> [TASK REQUIREMENTS]:
Word for word, write the lines below out again, with no pictures.
<<<<
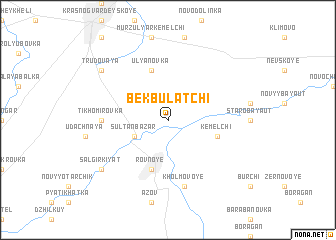 map of Bek-Bulatchi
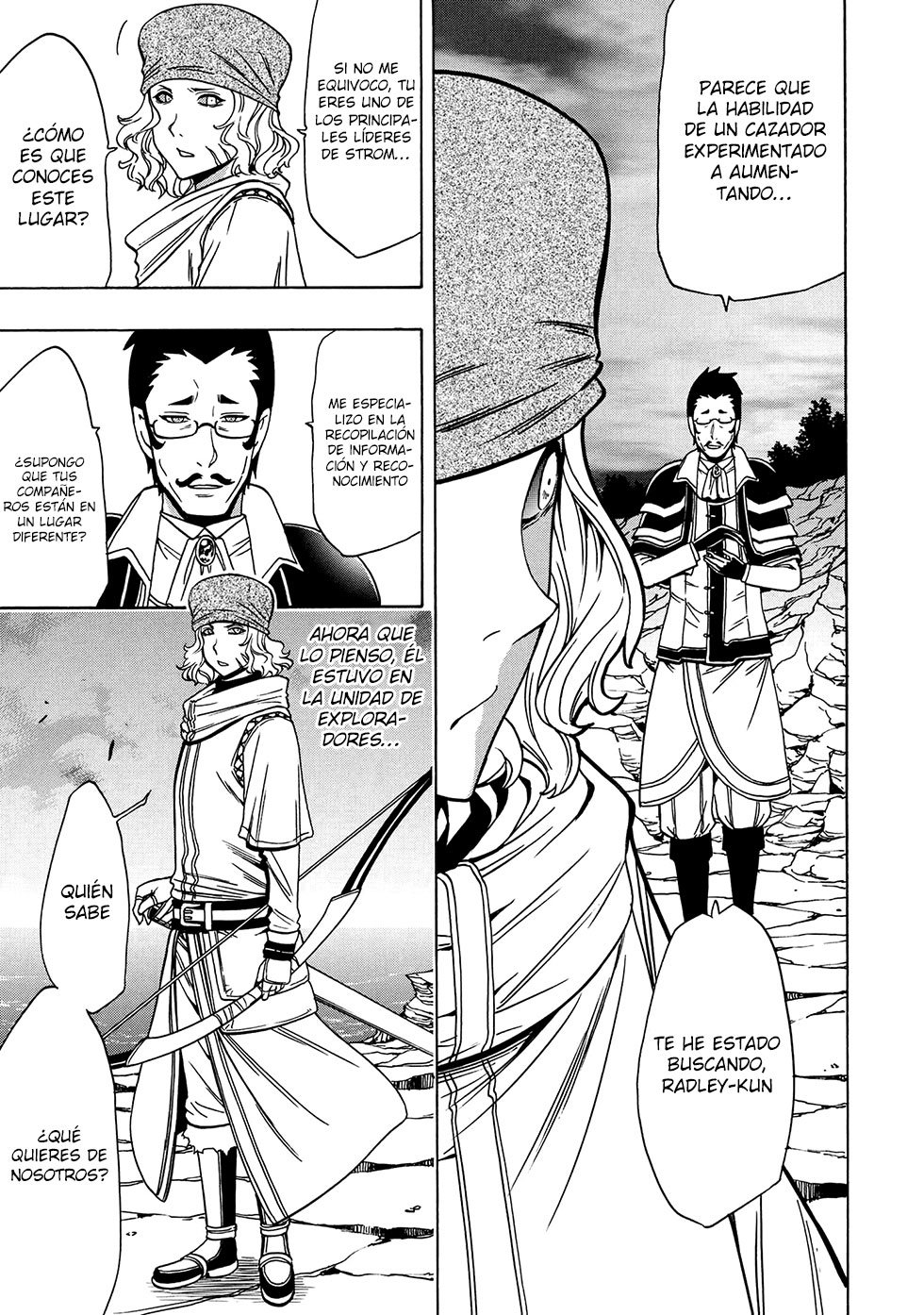 Kenja no Mago Capitulo 37.2 página 13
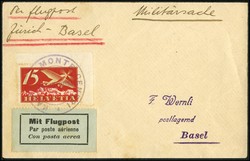 5659: Switzerland Airmail Issues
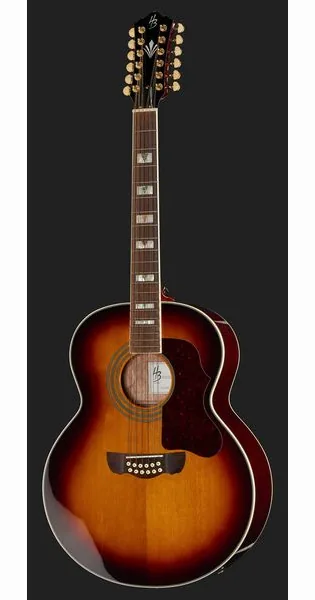 Harley Benton Cust.Line CLJ-412E 3SB w/Case, lähikuva 2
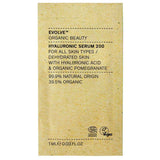 Hyaluronihapposeerumi Evolve Hyaluronic Serum, eri kokoja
>>>>
> [COMPLETED EXERCISE]:
 map of Bek-Bulatchi
 Kenja no Mago Capitulo 37.2 página 13
 5659: Switzerland Airmail Issues
 Harley Benton Cust.Line CLJ-412E 3SB w/Case, lähikuva 2
 Hyaluronihapposeerumi Evolve Hyaluronic Serum, eri kokoja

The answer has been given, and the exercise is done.